Imputing missing values is a crucial step when dealing with data. It is one of the steps performed in the Data Analysis. And coming to time-series data, the missing dates play a major role in the overall analysis or when we are trying to visualize the time-series data. If the missing dates are untouched, the performance of many time-series Machine Learning models will be affected. So one must carefully handle the missing dates and ensure the data is rearranged with the appropriate date imputations. This article explains how to impute missing dates in our python project.
Imputing missing dates depends on the type of data we get. The time-series data can be monthly, weekly, or even daily data. In this article, we will walk through all these scenarios where we will identify the missing dates in the data and write respective codes to impute these missing dates. We will be doing this using the Python Pandas library.
Learning Objectives
This article was published as a part of the Data Science Blogathon.

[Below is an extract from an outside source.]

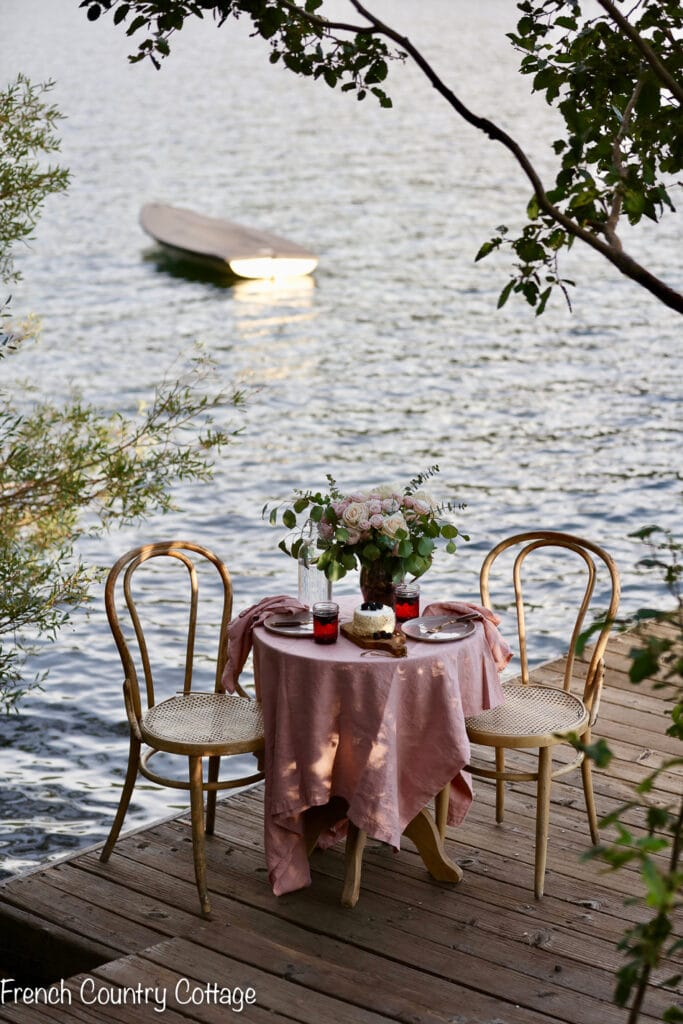 Table for two on a dock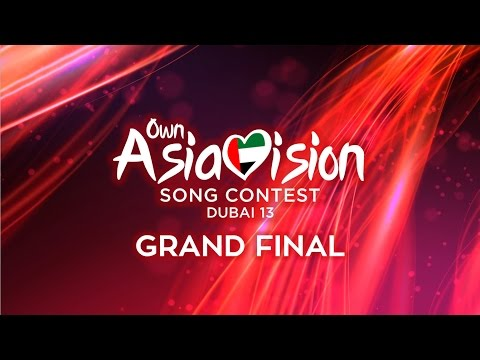 Own Asiavision Song Contest 13: Grand Final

This section will discuss how to identify and impute data containing daily dates. The dataset I’m using contains daily temperature data. The first step in this will be to convert the date column to datetime datatype. We have the to_datetime() method from the Pandas library for this. Then we will make the date column the index. So let’s change the data type of the date column and view the dataset.
import pandas as pd
df_daily = pd.read_excel("/content/daily date.xlsx")

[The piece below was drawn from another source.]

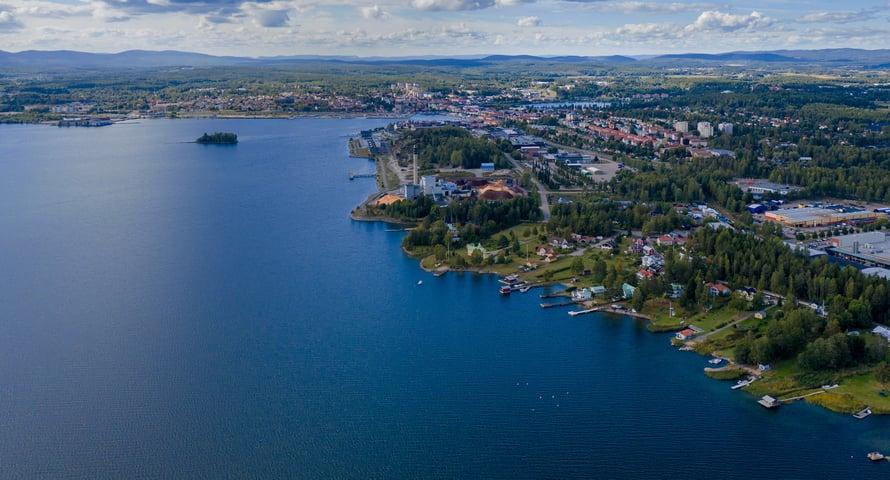 Hexatronic-factory-Sweden-Hudiksvall-aerial-view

df_daily.index= pd.to_datetime(df_daily.index)
In the above image, we can see the dataset we have taken. The dates here range from 15th Jan 2020 to 27th Jan 2020. You can view that the data contains missing dates like the 14th, 19th, 20th, etc. dates.
The next step is to store the dataset’s start and end date. With this, we can generate daily dates from the start date to the end date using the date_range() function in pandas. Let’s see its implementation below.
start = df_daily.index[0].date()
end = df_daily.index[len(df_daily)-1].date()
new_dates = pd.date_range(start=start,end=end,freq='D')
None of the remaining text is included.